It is hard to read the arguments coming from Masterpiece and its conservative allies — “My religion tells me that homosexuality is wrong and I shouldn’t have to endorse or participate in something I find morally abhorrent,” for example — and not think about Jim Crow South. In 1964 and 1965, black Americans at the vanguard of the civil rights movement drove in to drive-in restaurants, sat at lunch counters, and walked into motels only to be turned away because they were black. Those establishments, by law, only served whites. In every single public accommodations case of the era, white business owners argued that their religious beliefs conflicted with the prospect of integrating the races: “My religion tells me that black persons should not be mixing with white folks and I shouldn’t have to endorse or participate in something I find morally abhorrent.”
Black patrons won their cases over the next 5 years, as various public accommodations cases made their way through the federal courts. The Supreme Court addressed this religion argument directly, calling the religious pretext to discriminate “patently frivolous.”
How is it possible, then, that we find ourselves back at the Supreme Court litigating the same question?
It would be easy, but lazy, to say that there is something special about gays. We are special, sure, but the echoes to the civil rights movement are too stark. And the hatred Christian conservatives have for us is at least on par with the hatred they had for racial integration in the 1960s.
The truth is that conservatives never accepted the federal court civil rights decisions as legitimate. Since the 1960s, right wing jurists, law students, lawyers, and politicians have come together in advocacy organizations, board rooms, law schools, universities, and think tanks to develop a long con to undermine and ultimately undo civil rights. For everyone.
They chose a familiar argument — states’ rights — that served the slave states well for decades.
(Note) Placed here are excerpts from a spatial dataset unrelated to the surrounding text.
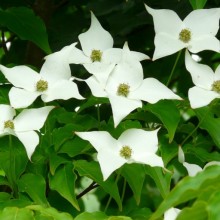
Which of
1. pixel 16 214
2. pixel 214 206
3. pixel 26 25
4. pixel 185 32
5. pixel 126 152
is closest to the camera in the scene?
pixel 214 206

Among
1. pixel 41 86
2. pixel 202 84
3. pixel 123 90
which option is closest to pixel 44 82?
pixel 41 86

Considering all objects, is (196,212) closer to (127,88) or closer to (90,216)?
(90,216)

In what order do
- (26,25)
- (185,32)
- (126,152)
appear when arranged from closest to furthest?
(126,152) < (185,32) < (26,25)

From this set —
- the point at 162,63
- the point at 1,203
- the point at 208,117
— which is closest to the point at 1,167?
the point at 1,203

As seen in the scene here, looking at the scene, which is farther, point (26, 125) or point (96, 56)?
point (96, 56)

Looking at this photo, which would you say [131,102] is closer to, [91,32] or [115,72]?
[115,72]

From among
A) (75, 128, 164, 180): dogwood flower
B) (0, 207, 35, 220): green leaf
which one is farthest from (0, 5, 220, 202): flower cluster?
(0, 207, 35, 220): green leaf

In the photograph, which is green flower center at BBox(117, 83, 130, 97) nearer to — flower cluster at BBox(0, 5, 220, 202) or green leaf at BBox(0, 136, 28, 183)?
flower cluster at BBox(0, 5, 220, 202)

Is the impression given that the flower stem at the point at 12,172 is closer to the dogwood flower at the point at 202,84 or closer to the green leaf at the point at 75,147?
the green leaf at the point at 75,147
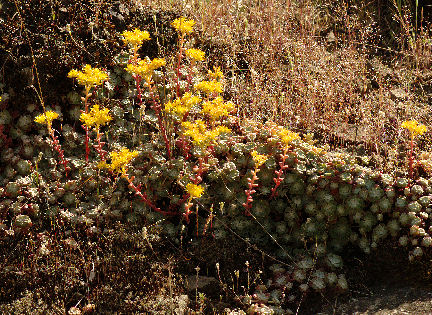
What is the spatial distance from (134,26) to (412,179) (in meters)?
3.25

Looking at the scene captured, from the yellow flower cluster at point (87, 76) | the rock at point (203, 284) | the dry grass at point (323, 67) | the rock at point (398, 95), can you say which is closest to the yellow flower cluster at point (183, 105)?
the yellow flower cluster at point (87, 76)

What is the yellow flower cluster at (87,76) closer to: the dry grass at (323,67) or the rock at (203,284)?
the dry grass at (323,67)

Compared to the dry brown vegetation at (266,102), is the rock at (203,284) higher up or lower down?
lower down

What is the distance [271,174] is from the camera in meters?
3.81

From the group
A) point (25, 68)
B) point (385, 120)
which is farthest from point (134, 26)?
point (385, 120)

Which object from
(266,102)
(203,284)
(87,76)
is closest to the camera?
(203,284)

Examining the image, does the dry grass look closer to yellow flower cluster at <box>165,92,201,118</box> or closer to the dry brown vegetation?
the dry brown vegetation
They glommed onto a theory of constitutional interpretation — originalism — that gave them a pretext to create an America that literally looked like the America of 1789. They built the Federalist Society that captures young conservative minds in law schools and turns them into Neil Gorsuch-es. And they boldly challenged what most of us thought were long-accepted norms and precedents.
Between 1965 and 2017, they had quite a few notable milestone successes. The conservative William Rehnquist, for a time a lone dissenter on the Supreme Court, was joined by Antonin Scalia, an original originalist, in 1986. Their duo became a trio with the even more conservative Clarence Thomas, who doesn’t even believe that public accommodations laws are legitimate, in 1991. These men, and many that followed, have always wanted to relitigate the otherwise settled cases of the civil rights movement. LGBTQ Americans are now the targets.
Undermining long-settled precedent and norms grew to a hysterical pitch in the Republican Party during the Obama Era and, ultimately, in Donald Trump. Republicans challenged Obamacare, claiming once again that a business owner’s religious beliefs — this time about contraception — trump the law of the land. They argued that part of the Civil Rights Act that protected minority voters in the South should be held unconstitutional because racism doesn’t exist anymore. They argued that public employees should not have to do their jobs because free speech, religion, or something.
Masterpiece Cakeshop did not pop up out of nowhere. It is the apotheosis of decades of conservative work to undermine the vestiges of progressivism and equality in the modern liberal state. The only people standing in their way are two gay men in love (and their lawyers). And that’s a battle we must, and will, win.